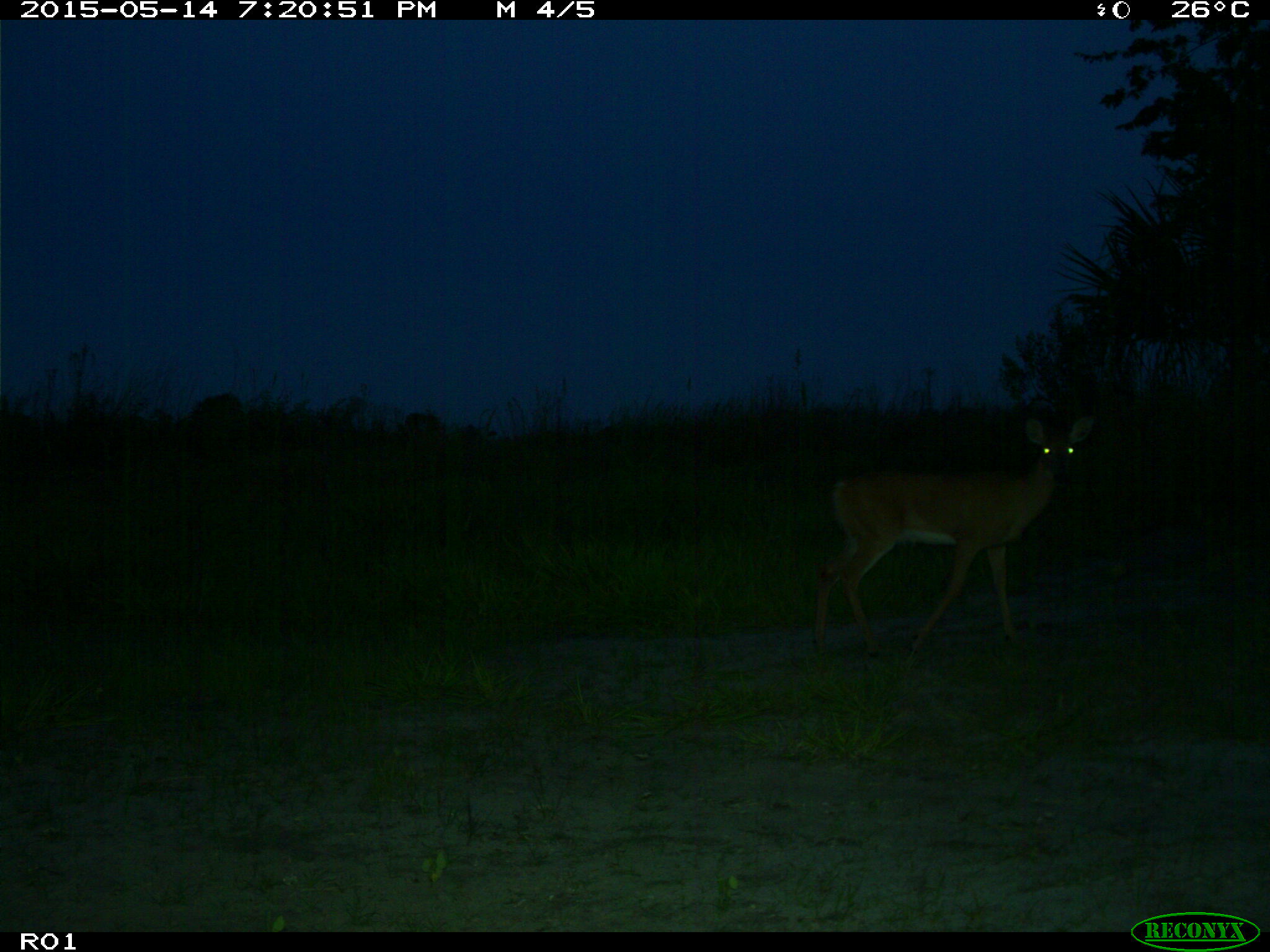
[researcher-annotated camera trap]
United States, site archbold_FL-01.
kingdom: Animalia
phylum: Chordata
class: Mammalia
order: Artiodactyla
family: Cervidae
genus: Odocoileus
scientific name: Odocoileus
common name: deer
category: unidentified deer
Unidentified deer (deer) (Odocoileus).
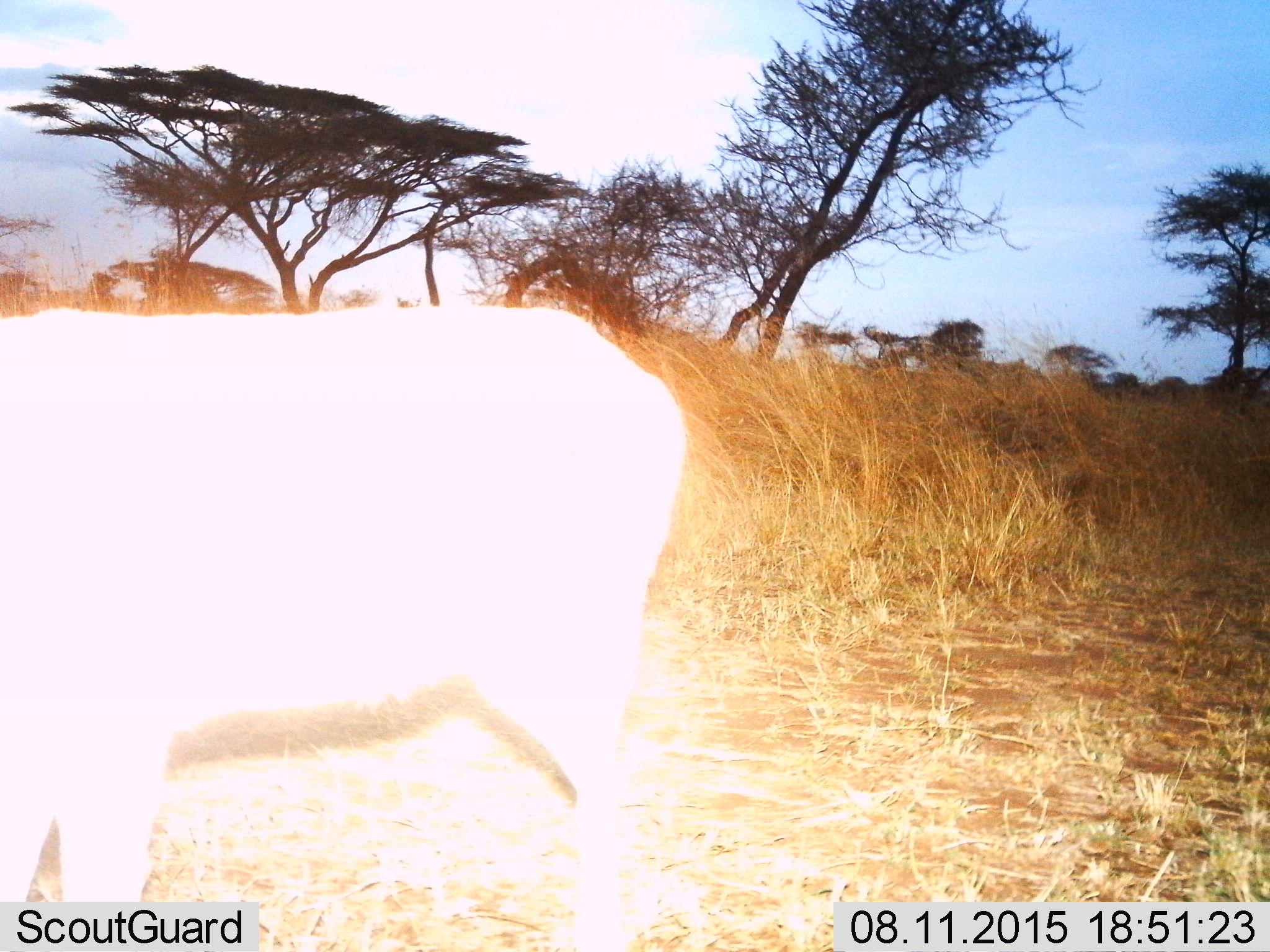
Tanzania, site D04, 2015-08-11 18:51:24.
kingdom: Animalia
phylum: Chordata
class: Mammalia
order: Artiodactyla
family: Bovidae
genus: Bos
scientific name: Bos taurus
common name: cattle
----
Work instruction → Give back exactly the lines from the one that contains "category: unidentified deer" to the final line of the data above, both included, with all pictures removed.

Output for this exercise →
category: unidentified deer
Unidentified deer (deer) (Odocoileus).
Tanzania, site D04, 2015-08-11 18:51:24.
kingdom: Animalia
phylum: Chordata
class: Mammalia
order: Artiodactyla
family: Bovidae
genus: Bos
scientific name: Bos taurus
common name: cattle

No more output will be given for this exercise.